Kita masih bisa menambah semua daftar itu. Banyak sekali, sampai misalnya dengan senang menunggu dan membeli merchandise yang diproduksi.
Saya biasanya menambahkan satu lagi: haters. Para pembenci inilah yang punya kontribusi besar untuk membicarakan dan menyebarkan media kita. Tapi bukan berarti orang yang mendapatkan informasi itu, mengikuti Si Penyebar Kebencian. Bisa jadi, dan sering sekali terjadi: mereka malah mencintainya. Maka sungguh sial para pembenci ini. Mereka sudah mengiklankan kita di mana-mana, sementara yang “menerima iklan” itu tak ikut membenci tapi malah mencintai.
Maka saya selalu mewanti-wanti Kru Mojok supaya jangan terlalu mengambil hati dengan respons para haters. Justru harus disyukuri.
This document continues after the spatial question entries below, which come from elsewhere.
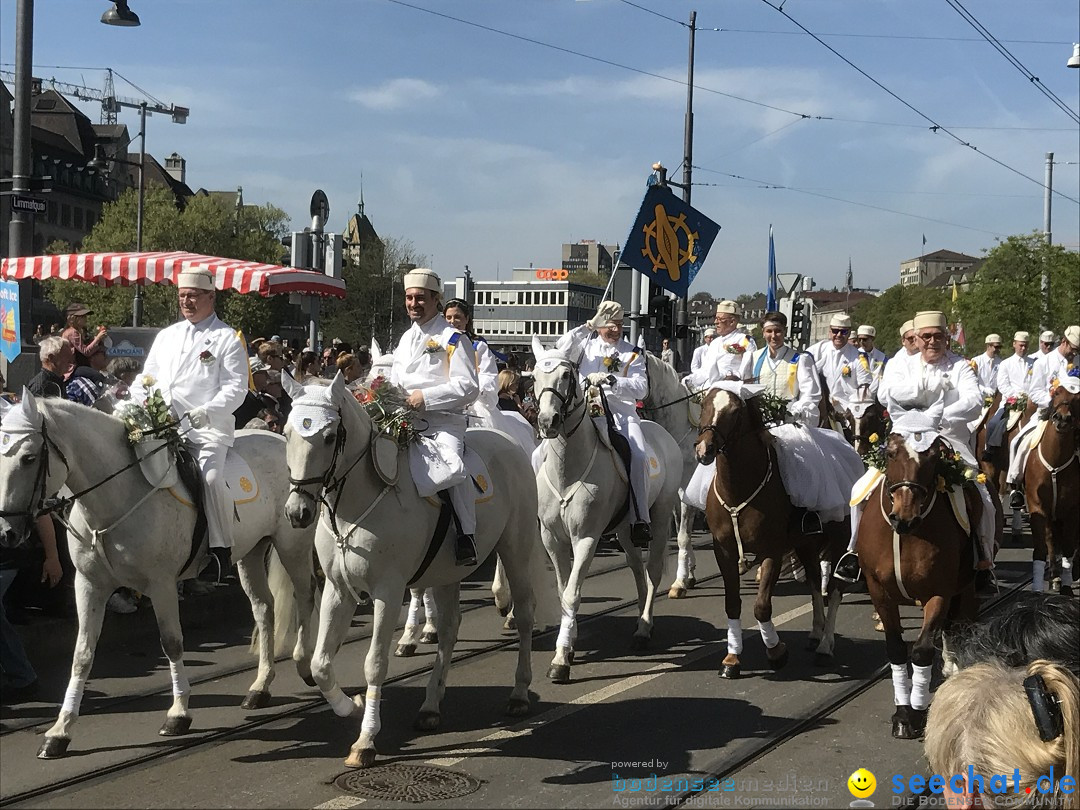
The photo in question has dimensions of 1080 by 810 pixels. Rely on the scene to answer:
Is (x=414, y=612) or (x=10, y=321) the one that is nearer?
(x=414, y=612)

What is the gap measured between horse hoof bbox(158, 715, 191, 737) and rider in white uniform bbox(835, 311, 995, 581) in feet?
15.4

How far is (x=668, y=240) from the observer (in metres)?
17.6

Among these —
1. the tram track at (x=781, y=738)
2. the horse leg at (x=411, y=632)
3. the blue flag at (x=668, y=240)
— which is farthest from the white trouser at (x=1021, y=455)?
the horse leg at (x=411, y=632)

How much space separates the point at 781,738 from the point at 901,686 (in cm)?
91

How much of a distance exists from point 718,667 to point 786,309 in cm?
1537

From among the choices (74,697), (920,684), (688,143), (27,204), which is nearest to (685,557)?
(920,684)

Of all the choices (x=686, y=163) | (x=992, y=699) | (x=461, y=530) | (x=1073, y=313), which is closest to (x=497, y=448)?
(x=461, y=530)

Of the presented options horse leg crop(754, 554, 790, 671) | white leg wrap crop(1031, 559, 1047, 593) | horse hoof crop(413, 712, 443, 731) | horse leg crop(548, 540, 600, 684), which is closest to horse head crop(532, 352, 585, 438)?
horse leg crop(548, 540, 600, 684)

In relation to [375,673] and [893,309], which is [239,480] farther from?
[893,309]

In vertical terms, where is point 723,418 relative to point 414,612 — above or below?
above

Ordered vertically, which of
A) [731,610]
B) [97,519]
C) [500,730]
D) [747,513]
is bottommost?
[500,730]

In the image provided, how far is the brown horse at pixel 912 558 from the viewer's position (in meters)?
8.02

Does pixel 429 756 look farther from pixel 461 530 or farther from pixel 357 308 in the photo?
pixel 357 308

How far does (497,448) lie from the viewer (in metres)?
8.91
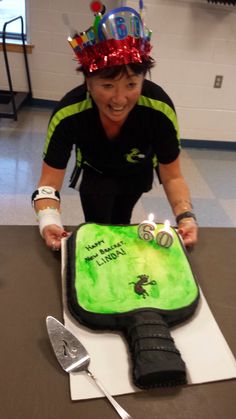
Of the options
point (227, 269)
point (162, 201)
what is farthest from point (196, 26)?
point (227, 269)

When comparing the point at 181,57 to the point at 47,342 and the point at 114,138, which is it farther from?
the point at 47,342

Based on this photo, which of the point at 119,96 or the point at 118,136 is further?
the point at 118,136

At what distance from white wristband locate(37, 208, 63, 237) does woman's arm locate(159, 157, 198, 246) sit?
0.94 feet

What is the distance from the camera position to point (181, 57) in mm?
2711

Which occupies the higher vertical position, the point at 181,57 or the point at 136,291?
the point at 136,291

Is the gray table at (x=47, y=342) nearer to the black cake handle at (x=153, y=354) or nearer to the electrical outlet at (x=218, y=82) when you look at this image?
the black cake handle at (x=153, y=354)

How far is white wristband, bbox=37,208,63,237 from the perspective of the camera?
87cm

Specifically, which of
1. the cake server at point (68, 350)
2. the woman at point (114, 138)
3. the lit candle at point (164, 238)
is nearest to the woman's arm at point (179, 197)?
the woman at point (114, 138)

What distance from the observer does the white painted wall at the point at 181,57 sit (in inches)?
101

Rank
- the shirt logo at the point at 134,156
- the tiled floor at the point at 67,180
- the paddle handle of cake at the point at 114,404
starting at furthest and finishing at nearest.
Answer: the tiled floor at the point at 67,180 < the shirt logo at the point at 134,156 < the paddle handle of cake at the point at 114,404

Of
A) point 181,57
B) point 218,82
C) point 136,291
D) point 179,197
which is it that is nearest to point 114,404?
point 136,291

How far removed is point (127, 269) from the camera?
73cm

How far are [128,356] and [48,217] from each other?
0.39m

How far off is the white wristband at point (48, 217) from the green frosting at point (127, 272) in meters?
0.09
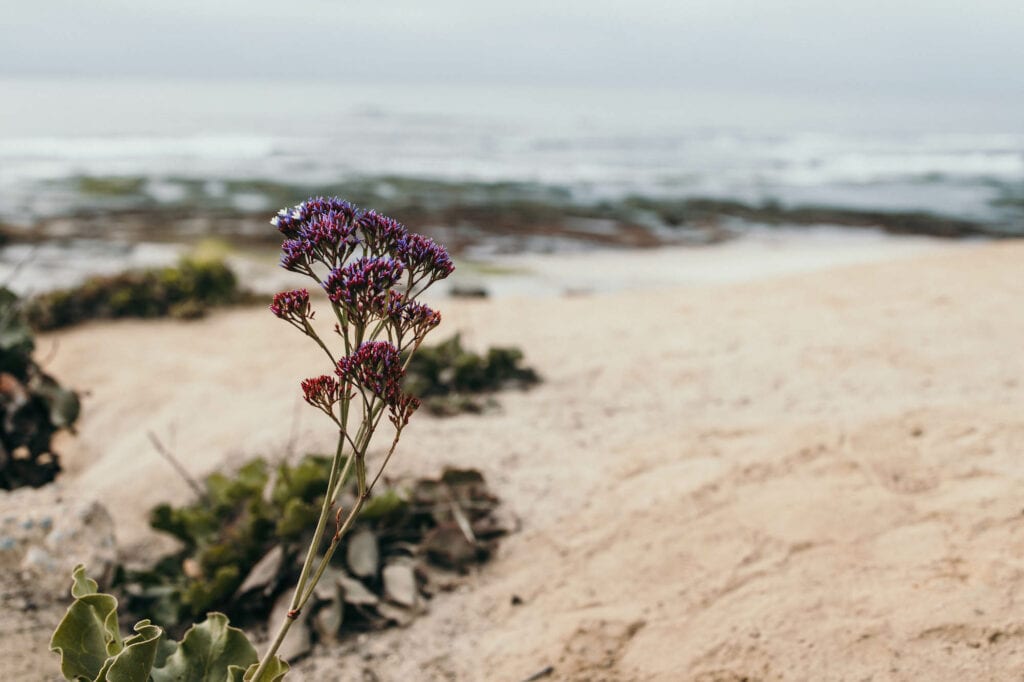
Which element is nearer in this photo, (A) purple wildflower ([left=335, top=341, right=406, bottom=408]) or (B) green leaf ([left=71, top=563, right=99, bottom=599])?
(A) purple wildflower ([left=335, top=341, right=406, bottom=408])

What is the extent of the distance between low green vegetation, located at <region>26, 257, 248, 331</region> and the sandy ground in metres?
0.68

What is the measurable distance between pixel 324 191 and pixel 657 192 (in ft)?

Kecuali kalau sudah memfitnah. Kalau fitnah, sudah harus dijawab. Kalau haters cuma bilang, “tulisannya jelek, penulisnya bodoh, pemakan bangkai”, atau yang lebih kejam dan keras lagi, sebaiknya dibiarkan saja. Tapi kalau misalnya dibilang: penulisnya harus perokok; sebetulnya punya salah satu direksi bank; dibiayai oleh pabrik rokok; dibiayai oleh orangnya Jokowi, dll… Ya yang seperti ini harus dijawab.
Tapi menjawab hal seperti itu pun tidak kemudian terbebani dengan para penuduh harus mengerti jawaban kita. Tugas kita hanya menjawab. Itu pun jika kita mau. Kalau tidak ya tak mengapa.
Dan yang paling penting, jangan sampai urusan-urusan berbau fitnah dan tuduhan, mengganggu kerja kita. Orang yang tak melakukan sesuatu saja bisa difitnah. Apalagi yang melakukan. Jangan sampai menghentikan proses kita untuk terus “mengikat” pembaca dengan media kita.
Nah, dengan logika haters yang sesungguhnya ikut mempopulerkan apa yang mereka benci, maka dalam dunia yang serba dipercakapkan ini, jika kita tidak suka pada sesuatu, salah satu kiatnya adalah justru dengan tidak membicarakannya.